Wear mechanisms of titanium and aluminium nitride coatings: A microtribological approach

Microtribology experiments were carried out on a set of protective nanostructured Ti1−xAlxN (0≤x≤1) coatings, deposited by radio frequency magnetron reactive sputtering onto steel substrates and Si(100). Tests were carried out at room temperature using low applied loads and sliding velocities to prevent from surface oxidation. The surfaces were in contact against alumina to avoid the sticking of the counterpart, using a ball-on-disc reciprocating tribometer. Thus, these conditions allow the determination of the wear behaviour of the nitride layer itself. Film wear mechanisms were investigated from the evolutions of the friction coefficient and scanning electron microscopy observations.
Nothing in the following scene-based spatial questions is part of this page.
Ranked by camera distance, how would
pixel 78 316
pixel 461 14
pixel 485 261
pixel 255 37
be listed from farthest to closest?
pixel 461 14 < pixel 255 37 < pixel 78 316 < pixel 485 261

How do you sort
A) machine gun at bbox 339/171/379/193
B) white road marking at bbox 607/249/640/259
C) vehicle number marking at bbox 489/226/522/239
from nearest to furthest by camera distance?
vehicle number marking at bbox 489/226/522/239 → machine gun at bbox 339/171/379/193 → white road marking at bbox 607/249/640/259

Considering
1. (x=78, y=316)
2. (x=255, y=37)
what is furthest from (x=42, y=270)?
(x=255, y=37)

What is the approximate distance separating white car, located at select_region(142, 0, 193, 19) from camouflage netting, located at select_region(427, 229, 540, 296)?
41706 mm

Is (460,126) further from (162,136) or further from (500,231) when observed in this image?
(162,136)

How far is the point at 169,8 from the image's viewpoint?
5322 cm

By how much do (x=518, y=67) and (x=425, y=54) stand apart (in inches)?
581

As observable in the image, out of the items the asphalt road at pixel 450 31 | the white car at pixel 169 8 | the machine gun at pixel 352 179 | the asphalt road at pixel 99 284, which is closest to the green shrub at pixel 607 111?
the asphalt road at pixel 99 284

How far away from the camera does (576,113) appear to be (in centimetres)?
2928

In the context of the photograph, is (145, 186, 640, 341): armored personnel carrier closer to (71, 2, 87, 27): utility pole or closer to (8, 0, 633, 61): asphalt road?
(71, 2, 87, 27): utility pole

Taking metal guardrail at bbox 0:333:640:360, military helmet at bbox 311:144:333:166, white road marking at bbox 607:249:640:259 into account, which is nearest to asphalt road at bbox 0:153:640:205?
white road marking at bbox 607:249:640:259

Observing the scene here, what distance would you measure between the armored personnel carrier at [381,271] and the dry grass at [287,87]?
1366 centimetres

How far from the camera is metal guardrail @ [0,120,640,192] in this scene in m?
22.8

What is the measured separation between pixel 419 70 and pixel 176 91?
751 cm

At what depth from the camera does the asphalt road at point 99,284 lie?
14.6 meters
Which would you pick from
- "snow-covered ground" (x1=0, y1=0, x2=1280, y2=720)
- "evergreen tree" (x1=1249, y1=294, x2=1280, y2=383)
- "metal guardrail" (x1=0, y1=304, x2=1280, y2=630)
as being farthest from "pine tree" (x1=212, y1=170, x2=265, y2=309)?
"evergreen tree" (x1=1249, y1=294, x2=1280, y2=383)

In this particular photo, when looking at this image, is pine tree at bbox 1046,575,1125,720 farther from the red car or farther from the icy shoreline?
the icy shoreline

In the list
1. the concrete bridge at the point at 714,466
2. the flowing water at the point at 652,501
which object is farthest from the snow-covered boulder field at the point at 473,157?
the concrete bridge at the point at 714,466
Moreover, two different models were used to characterise the coating according to x Al content: calculations of film fracture toughness KIC from microindentation tests and crack propagation resistance CPRs from scratch experiments. By X-ray diffraction, growth directions of the crystallised domains of the nanostructured films are analysed. Combining the results obtained from the different mechanical tests, the film damages caused by friction stresses are presented as a function of composition and micro-and nanostructure of the films, which play a crucial role in the functionality of coatings. The amount of wear debris generated by friction is directly linked to the coating crack initiation resistance. The nature of wear debris, i.e. ductile or brittle, acting as a third body, has a major influence on the evolution of the thin film damage.